I am for sure a fan of how heavy the Rec Tec is. The other point is I don't recall anyone ever saying "I wish I would have gotten a smaller smoker... so I think the Bull is the way to go maybe.


----------



## mooncusser (Nov 25, 2019)

I'm intrigued by the Weber Smokefire, but it's a brand new offering and therefore not much information and zero real world track record.  I'm in the wait and see camp.

As for the chimney letting out too much smoke, I think that's related to Weber's design choice mixed with a bit of their marketing trying to set them apart.  It doesn't seem to be a problem for owners of other products.  If that's a real concern for you, the Stampede has 3 vents like the Weber.   I'm looking seriously at a Bull myself, and maybe get a Don Godke Downdraft for it.


----------



## elsos (Nov 25, 2019)

I bought a 700 this summer, and I've used it more than I thought I would have already.
Never had a pellet smoker, but I'm very impressed by this thing. It's super sturdy, heavy and it does look pretty cool.
I've been doing jerky lately and I was having a hard time keeping the temps below 210, so I posted a comment on their website.
The next Monday the guy who does their videos called me and we talked for twenty minutes! (There was a setting I needed to change due to living in the desert)
So I'm certainly biased, but if you could pony up the cash, you can be sure it's a quality deal.


----------



## gr0uch (Nov 25, 2019)

I think that reading http://metrospirit.com/rec-tec-grills-heat-up/ just tipped the scales for me along with everyones comments. The company itself just seems amazing and they seem to completely stand behind their products.


----------



## civilsmoker (Nov 25, 2019)

Well I didn’t vote for either but will give perspective to consider. I have a Memphis that will go from 180 to 600 with rear venting like the Weber.
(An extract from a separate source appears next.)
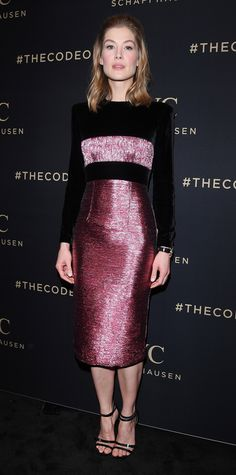 Rosamund Pike refracted light at the launch of the Da Vinci Collection by IWC Schaffhausen with a playful number that boasted a high-shine metallic pink bandeau and matching pencil skirt anchored by black velvet. The star completed her mixed-textured look with an IWC watch and black strappy sandals.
Here is the updated model I have.... Memphis Advantage Plus ....The open flame came out one month after I got mine....I’m close to getting ready to upgrade the PID & deflector in mine......

So a couple of things to consider......

Remember that the temp is air temp not the temp above the searing zone.  600 degrees in a pellet oven chamber is searing hot!  Before you take the grill this hot make sure it is clean cause excess oils will flash and cause a fire!!! I KNOW from first hand experience!!!  I’ve dumped lots of salt on my Memphis!   Now what I will say is that 550 to 600 will PERFECTLY sear a bacon wrapped filet!!!! And I mean Ruth Chris good! It’s is perfect for lower fat cuts like the filet and NY but not so much for ribeyes, however the Weber design allows for the grease to drop by the heat and that is a very good thing! But not sure how it even outs the heat. My Memphis has and partial double layer sear plate and the temp across whole grill it is very consistent (very nice for all parts being cooked evenly).
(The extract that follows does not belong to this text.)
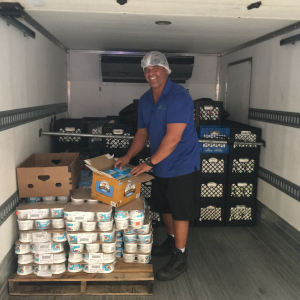 Aloha Harvest driver in temperature controlled truck, delivering food to Hawaii's hungry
I also have a green mountain grill with open flame searing. It goes from 150 to 550. It sears very nicely and gives a better flavor than the Memphis for fattier meat. Again you need to clean it before searing or you get burnt oil or a fire.   So before I sear with either, I always clean the grease and the when it hits 375 I use a spray bottle to spray the sear plate. Bingo steam clean and NO burnt oil smell.

So you need to be sure you have the patience to clean if you are going to sear with it or you will not have a good experience and you will be disappointed.  But if you want more cooking options then having a higher searing heat is nice.
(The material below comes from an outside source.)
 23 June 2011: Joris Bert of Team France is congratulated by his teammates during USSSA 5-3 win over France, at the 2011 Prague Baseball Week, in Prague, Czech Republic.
This is an example of seared bacon wrapped filet at 550....yes the bacon is crispy!






So that said, the choice is yours.....I will pm you another option to consider......


----------



## mike guy (Nov 26, 2019)

I'm just now reading the comments that weber says other brands "draws" too much smoke out of the chamber.  This is obviously marketing BS from them because a fan based fire doesn't draw.  It's kind of silly for them to even insinuate that because it's not a draw based chimney.  It's a positive pressure from the fan, so it's just a plain ole exhaust vent.   You want a lot of positive airflow in a smoker anyway.  You don't want the stale smoke rolling around the meat, you want to push air in and get it out quickly. 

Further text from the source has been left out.